Stored data entries:
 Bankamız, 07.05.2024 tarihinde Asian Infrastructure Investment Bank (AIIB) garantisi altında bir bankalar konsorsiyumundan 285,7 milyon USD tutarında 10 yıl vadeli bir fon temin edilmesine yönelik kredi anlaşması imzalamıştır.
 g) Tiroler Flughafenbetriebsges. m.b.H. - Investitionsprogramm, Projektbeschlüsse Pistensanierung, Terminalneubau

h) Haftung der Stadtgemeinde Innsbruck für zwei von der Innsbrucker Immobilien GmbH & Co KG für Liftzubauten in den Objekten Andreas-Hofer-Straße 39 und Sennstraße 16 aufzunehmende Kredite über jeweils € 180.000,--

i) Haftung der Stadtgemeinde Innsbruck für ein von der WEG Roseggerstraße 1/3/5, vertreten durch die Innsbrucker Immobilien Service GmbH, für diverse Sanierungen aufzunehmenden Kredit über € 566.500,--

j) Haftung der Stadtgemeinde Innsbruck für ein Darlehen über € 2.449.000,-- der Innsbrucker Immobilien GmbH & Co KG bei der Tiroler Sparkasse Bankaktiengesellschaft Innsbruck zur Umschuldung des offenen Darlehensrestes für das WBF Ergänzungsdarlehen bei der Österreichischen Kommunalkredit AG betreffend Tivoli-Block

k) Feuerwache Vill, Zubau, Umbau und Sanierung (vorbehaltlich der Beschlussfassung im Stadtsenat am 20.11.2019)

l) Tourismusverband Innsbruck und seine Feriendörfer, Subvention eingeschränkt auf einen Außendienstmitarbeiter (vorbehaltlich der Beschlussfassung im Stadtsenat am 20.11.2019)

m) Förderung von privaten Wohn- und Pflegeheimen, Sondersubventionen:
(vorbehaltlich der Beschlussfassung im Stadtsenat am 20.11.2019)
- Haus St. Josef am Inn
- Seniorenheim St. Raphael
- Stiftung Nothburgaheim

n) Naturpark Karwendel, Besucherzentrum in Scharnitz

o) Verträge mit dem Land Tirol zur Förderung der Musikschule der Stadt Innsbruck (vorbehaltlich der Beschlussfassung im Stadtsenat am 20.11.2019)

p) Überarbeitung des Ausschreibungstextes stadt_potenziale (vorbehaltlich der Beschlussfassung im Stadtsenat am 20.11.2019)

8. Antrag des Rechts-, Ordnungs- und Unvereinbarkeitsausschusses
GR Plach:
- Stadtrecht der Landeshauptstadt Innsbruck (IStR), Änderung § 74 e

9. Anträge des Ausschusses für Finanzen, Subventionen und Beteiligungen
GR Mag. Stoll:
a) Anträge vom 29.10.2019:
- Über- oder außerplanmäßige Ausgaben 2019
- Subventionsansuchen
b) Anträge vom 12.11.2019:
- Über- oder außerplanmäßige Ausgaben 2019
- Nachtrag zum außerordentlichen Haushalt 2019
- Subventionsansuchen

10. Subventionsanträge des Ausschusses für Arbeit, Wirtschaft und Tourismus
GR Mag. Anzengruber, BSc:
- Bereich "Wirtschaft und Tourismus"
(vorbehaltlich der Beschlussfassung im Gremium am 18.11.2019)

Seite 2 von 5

WHAT THIS TASK INVOLVES - Retype the records above in full. Every word should match.

RESPONSE TO THE EXERCISE -
 Bankamız, 07.05.2024 tarihinde Asian Infrastructure Investment Bank (AIIB) garantisi altında bir bankalar konsorsiyumundan 285,7 milyon USD tutarında 10 yıl vadeli bir fon temin edilmesine yönelik kredi anlaşması imzalamıştır.
 g) Tiroler Flughafenbetriebsges. m.b.H. - Investitionsprogramm, Projektbeschlüsse Pistensanierung, Terminalneubau

h) Haftung der Stadtgemeinde Innsbruck für zwei von der Innsbrucker Immobilien GmbH & Co KG für Liftzubauten in den Objekten Andreas-Hofer-Straße 39 und Sennstraße 16 aufzunehmende Kredite über jeweils € 180.000,--

i) Haftung der Stadtgemeinde Innsbruck für ein von der WEG Roseggerstraße 1/3/5, vertreten durch die Innsbrucker Immobilien Service GmbH, für diverse Sanierungen aufzunehmenden Kredit über € 566.500,--

j) Haftung der Stadtgemeinde Innsbruck für ein Darlehen über € 2.449.000,-- der Innsbrucker Immobilien GmbH & Co KG bei der Tiroler Sparkasse Bankaktiengesellschaft Innsbruck zur Umschuldung des offenen Darlehensrestes für das WBF Ergänzungsdarlehen bei der Österreichischen Kommunalkredit AG betreffend Tivoli-Block

k) Feuerwache Vill, Zubau, Umbau und Sanierung (vorbehaltlich der Beschlussfassung im Stadtsenat am 20.11.2019)

l) Tourismusverband Innsbruck und seine Feriendörfer, Subvention eingeschränkt auf einen Außendienstmitarbeiter (vorbehaltlich der Beschlussfassung im Stadtsenat am 20.11.2019)

m) Förderung von privaten Wohn- und Pflegeheimen, Sondersubventionen:
(vorbehaltlich der Beschlussfassung im Stadtsenat am 20.11.2019)
- Haus St. Josef am Inn
- Seniorenheim St. Raphael
- Stiftung Nothburgaheim

n) Naturpark Karwendel, Besucherzentrum in Scharnitz

o) Verträge mit dem Land Tirol zur Förderung der Musikschule der Stadt Innsbruck (vorbehaltlich der Beschlussfassung im Stadtsenat am 20.11.2019)

p) Überarbeitung des Ausschreibungstextes stadt_potenziale (vorbehaltlich der Beschlussfassung im Stadtsenat am 20.11.2019)

8. Antrag des Rechts-, Ordnungs- und Unvereinbarkeitsausschusses
GR Plach:
- Stadtrecht der Landeshauptstadt Innsbruck (IStR), Änderung § 74 e

9. Anträge des Ausschusses für Finanzen, Subventionen und Beteiligungen
GR Mag. Stoll:
a) Anträge vom 29.10.2019:
- Über- oder außerplanmäßige Ausgaben 2019
- Subventionsansuchen
b) Anträge vom 12.11.2019:
- Über- oder außerplanmäßige Ausgaben 2019
- Nachtrag zum außerordentlichen Haushalt 2019
- Subventionsansuchen

10. Subventionsanträge des Ausschusses für Arbeit, Wirtschaft und Tourismus
GR Mag. Anzengruber, BSc:
- Bereich "Wirtschaft und Tourismus"
(vorbehaltlich der Beschlussfassung im Gremium am 18.11.2019)

Seite 2 von 5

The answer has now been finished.